Small Medium Business executives are expected to look more closely at statistics, forecasts, burn rates, cash paths, coronavirus effects on revenue, and plans for the future. In the words of a VC investor who spoke with Business Insider anonymously, “The financial arrangements of each startup are investigated more carefully during the funding period. Startups should be prepared to carry the VC through the burn rate and cash pathway of their startups to demonstrate how the pandemic has impacted revenues.
Company founders should train themselves to resolve this challenge by:
- Spend much more time writing compelling documents and analyses that are easy to digest.
- Render all the content open to prospective buyers immediately by storing it in an extra secure archive, like a virtual datacenter.
- Make sure that record is well structured so that investors can transfer their data easily without that much effort.
Markus Mikola, CEO of ContractZen, a business whose apps promote company governance and protected file sharing, says: “The current market environment is robust and emphasizes the importance of keeping everything in order to make bold steps soon.” Under those situations, the group management must be able to cope with emerging prospects and changes in market trends in the face of increased competition of globalized economies, the growing pace of industry, rising legislation and the threat of digitalization.”
It’s cool to be a camel
If the world of business used to only be about unicorns, camels take the lead today. Unicorns easily shine, but camels will be there for a long time. Turning your firm into a “camel” corporation means giving preference to durability, dedication, caution and customer focus. This strategy makes your business more secure, less externally reliant and more appealing to investors.

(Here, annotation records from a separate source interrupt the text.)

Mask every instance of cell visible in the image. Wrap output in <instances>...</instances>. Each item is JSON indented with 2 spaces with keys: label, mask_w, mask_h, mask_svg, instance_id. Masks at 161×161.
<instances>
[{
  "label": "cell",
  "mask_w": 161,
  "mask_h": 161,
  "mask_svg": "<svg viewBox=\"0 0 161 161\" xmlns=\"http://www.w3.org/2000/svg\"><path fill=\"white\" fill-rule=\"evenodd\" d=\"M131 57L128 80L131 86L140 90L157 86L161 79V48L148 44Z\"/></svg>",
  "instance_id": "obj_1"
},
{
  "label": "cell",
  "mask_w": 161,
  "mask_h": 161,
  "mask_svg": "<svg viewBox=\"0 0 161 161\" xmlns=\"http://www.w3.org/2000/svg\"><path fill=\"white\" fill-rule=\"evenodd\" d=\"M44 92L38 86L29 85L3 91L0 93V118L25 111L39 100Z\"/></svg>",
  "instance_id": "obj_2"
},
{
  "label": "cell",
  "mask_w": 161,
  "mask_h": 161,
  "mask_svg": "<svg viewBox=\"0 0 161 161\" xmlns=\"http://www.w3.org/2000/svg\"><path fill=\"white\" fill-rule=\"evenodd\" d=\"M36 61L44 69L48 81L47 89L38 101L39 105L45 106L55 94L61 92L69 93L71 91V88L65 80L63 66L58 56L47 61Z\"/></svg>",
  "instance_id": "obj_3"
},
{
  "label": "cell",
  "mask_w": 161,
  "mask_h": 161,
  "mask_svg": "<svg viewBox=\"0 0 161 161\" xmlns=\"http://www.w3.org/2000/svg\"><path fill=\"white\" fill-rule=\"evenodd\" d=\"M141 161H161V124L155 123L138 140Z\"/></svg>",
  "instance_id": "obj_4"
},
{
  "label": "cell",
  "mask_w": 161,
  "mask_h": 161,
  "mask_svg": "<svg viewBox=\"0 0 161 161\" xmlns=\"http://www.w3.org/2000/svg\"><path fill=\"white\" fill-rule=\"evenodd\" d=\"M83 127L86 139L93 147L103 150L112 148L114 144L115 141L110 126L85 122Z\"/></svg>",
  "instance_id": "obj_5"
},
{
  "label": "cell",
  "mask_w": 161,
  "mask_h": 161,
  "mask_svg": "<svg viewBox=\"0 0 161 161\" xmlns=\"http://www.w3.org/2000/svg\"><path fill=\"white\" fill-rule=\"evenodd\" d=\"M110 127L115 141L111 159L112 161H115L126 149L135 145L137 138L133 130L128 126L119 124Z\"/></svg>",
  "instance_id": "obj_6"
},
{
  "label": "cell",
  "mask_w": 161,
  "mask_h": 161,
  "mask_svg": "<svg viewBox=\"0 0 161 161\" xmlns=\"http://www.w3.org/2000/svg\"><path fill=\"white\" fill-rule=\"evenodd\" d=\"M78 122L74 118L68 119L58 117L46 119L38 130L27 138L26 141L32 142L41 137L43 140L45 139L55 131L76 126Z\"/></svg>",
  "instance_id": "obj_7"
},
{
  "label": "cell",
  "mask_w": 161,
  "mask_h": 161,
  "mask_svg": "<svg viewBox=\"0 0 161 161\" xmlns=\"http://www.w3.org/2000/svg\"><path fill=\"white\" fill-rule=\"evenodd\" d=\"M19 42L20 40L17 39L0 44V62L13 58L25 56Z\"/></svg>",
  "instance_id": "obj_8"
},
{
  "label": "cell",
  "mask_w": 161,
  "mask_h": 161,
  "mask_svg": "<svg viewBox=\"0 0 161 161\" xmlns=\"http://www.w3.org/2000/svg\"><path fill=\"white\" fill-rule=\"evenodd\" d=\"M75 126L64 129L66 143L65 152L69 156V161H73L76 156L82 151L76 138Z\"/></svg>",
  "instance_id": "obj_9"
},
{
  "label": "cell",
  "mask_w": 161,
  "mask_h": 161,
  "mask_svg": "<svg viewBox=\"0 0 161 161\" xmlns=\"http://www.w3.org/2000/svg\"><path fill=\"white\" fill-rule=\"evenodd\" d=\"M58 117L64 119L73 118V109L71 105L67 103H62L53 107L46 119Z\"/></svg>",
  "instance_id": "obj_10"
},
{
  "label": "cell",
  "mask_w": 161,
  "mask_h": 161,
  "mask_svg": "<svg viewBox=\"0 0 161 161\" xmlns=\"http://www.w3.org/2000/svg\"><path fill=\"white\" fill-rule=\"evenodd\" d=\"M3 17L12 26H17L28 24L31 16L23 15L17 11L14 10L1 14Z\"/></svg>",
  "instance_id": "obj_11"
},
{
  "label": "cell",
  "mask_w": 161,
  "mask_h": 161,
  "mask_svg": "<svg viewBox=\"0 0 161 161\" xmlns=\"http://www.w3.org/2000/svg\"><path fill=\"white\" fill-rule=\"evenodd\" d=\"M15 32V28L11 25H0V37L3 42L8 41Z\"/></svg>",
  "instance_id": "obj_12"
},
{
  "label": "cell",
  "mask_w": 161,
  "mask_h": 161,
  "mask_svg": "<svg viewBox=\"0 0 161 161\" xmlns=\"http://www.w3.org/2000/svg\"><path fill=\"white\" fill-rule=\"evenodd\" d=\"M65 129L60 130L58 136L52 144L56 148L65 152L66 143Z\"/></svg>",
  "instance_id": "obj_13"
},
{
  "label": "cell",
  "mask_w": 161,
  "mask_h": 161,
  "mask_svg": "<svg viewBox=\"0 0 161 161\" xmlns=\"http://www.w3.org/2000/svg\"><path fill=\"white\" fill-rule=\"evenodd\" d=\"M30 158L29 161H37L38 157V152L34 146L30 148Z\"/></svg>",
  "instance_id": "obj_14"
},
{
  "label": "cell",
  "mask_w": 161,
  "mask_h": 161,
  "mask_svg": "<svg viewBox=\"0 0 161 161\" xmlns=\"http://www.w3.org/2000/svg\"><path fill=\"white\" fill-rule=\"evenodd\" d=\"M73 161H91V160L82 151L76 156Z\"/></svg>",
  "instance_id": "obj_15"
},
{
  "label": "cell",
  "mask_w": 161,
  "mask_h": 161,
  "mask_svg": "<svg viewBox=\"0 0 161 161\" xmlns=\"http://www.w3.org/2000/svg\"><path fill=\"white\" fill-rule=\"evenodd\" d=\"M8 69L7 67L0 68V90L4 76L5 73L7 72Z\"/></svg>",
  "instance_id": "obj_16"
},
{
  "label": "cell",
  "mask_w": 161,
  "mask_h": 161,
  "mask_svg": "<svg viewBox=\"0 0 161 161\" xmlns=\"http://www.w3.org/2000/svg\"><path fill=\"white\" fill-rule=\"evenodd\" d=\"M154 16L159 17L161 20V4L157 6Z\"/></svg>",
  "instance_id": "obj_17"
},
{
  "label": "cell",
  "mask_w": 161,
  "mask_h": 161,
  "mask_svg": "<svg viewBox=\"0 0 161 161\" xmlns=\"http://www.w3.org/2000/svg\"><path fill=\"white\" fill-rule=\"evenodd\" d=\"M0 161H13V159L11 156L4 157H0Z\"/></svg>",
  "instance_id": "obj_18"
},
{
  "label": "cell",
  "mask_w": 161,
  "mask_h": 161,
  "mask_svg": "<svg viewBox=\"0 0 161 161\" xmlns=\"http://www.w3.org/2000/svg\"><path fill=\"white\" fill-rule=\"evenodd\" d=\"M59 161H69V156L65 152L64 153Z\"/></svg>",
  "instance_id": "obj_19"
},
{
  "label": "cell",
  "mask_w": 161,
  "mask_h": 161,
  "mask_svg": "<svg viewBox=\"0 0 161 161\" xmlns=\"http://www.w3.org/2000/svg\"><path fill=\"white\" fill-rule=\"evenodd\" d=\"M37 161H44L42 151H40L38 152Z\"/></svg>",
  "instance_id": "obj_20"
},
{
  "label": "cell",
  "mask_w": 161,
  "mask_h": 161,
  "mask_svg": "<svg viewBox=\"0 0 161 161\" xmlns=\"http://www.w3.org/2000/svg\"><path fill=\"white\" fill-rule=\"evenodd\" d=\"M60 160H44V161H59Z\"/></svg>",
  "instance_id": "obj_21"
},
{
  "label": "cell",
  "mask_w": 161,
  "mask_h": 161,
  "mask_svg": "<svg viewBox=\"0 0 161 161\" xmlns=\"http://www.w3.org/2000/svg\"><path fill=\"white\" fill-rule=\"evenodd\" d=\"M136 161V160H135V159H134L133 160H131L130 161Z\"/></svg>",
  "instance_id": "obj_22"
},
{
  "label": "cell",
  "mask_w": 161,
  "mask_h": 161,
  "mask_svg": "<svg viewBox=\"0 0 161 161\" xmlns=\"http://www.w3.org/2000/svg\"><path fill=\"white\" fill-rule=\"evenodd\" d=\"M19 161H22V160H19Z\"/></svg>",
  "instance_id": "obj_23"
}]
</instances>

Remember that 50% of Slush’s investors conclude that the standardization of deal sizes takes 12 months or longer. For start-ups and other small medium businesses on short runways, a year delay in accessing additional financing may be disastrous, provided that 41 percent of start-ups are already located in the “red zone” with work capital for less than three months, as calculated by Startup Genome.
Kareem Aly, head of the cross-stage VC fund at Thomvest Ventures, urges all investors to seek “businesses with scrappy teams that are able to keep their burn-rate down while concentrating on product and UI / UX,” a strong pledge of trust for camel firms.
Hold the partnership emphasis on
Excellent corporate executives concentrate on partnerships in all directions — with clients, staff and partners — and now this is more essential than ever before. A core part of the “camel” strategy is customer focus. If you can illustrate that all your services and products are personalized, it can improve your ability to show funders more value.
Remote pitches make it difficult for investors to develop a partnership with potential entrepreneurs, because many VCs tend to invest in familiar businesses. Slush found that the first-time entrepreneurs are suffering much more than repeat entrepreneurs to raise funds. David Rogier, CEO and Masterclass cofounder, who successfully raised his E round in COVID-19, highlights the need to improve ties and connections to score funding.
This is not exactly the time for corporate owners to attempt to slash jobs. Your workforce are your strength, so make sure to recruit and attract the best talent. Clearly set up a hiring freeze to minimize expenses and only do lay-offs if you are in a serious danger of going off the track.
Funding for all those who know where to find is still around
There is no doubt that the outlook for small medium businesses is worrying. Many VC funds are decreasing their investing operations to concentrate on portfolio firms, but there remain funds and investors who work with the ability to secure critical investing as long as entrepreneurs take note of how the game has shifted.
Small Medium Business owners and executives who are capable of acting like a camel, not a unicorn, are on a path to growth, respect their relationship with clients, employees and consumers and put due diligence at the top.